━━━━━ Selection

# Reducing Tank Flow ...



## wespastor (Dec 20, 2009)

In the past I have had large tanks and as a resuult large filters and flow. I still have some of those filters ...

Here's my problem ...

I am only allowed to have a 10 Gallon tank. I believe it would be agreed that one cannot have too much filtration on a given tank. But the flow produced by these filters in such a small tank ...WOW!!!

I want to change over to a canister filter...

Now for the Question ....

How can one reduce the flow on the canister filter? 
I was thinking about gating the filter (puting a valve on either the input side or the output side). 

If this would work which side would be best?

Thanks for lookin'

Best wishes,
Wes


----------



## Darkblade48 (Jan 4, 2008)

You can use a spray bar, and that will reduce the flow of a canister filter.

Most Eheim canister filters come with double tap connectors (or quick disconnects), and these can be "gated" (i.e. a valve can be partially closed to reduce flow). This is best done on the output side, as you don't want to restrict water flow into the canister filter (risking that it may dry out, etc).


----------



## volatile (Feb 13, 2007)

All Eheim Ecco canister filters come with shut-off valves that allow you to adjust the flow of the input and output. For a 10 gallon tank, I would get the Eheim Ecco 2232.


----------



## lauraleellbp (Feb 3, 2008)

I ran an XP1 on my 10gal and was happy with it. Flow was strong but my dwarf rasporas and shrimp didn't mind.


----------



## wespastor (Dec 20, 2009)

lauraleellbp said:


> I ran an XP1 on my 10gal and was happy with it. Flow was strong but my dwarf rasporas and shrimp didn't mind.


I plan to have Glowlight Tetra (Hemigrammus erythrozonus). From everything I know about them they prefer calmer waters.

So I have some concerns about the flow.


----------



## outcast (Jul 4, 2007)

lauraleellbp said:


> I ran an XP1 on my 10gal and was happy with it. Flow was strong but my dwarf rasporas and shrimp didn't mind.


i remember when i first got my xp1 and put it in my 10 gallon.... the danios loved it, but it was a pain for the plants. simple solution though is a spray bar turned towards the back of the glass, if the surface agitates too much, then angle it down slightly and reduce flow a bit as to not cause most of the plants to push towards the glass.

━━━━━━━━━━
━━━━━ Data block

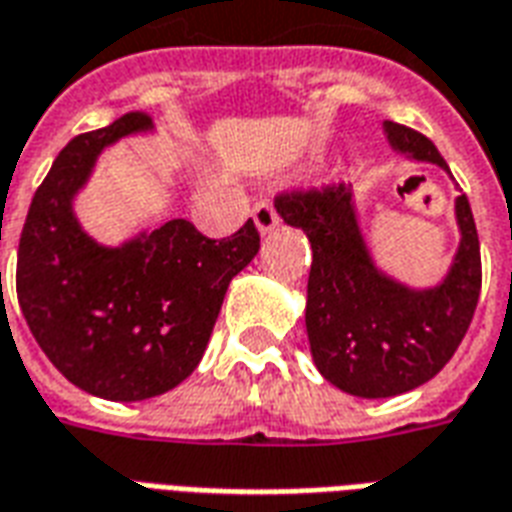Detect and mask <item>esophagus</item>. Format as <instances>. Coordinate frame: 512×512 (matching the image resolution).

━━━━━━━━━━

> [What to work on]
1. Retype the part of the filter-flow thread starting with "I am only allowed" and going on through "small tank ...WOW!!!".
2. In the filter-flow thread, why is it better to put the valve on the output side rather than the input side? Answer in one to three sentences.

> [In response]
1.
I am only allowed to have a 10 Gallon tank. I believe it would be agreed that one cannot have too much filtration on a given tank. But the flow produced by these filters in such a small tank ...WOW!!!

2. Gating the output side avoids restricting the water flowing into the canister filter. Restricting that intake risks the filter drying out.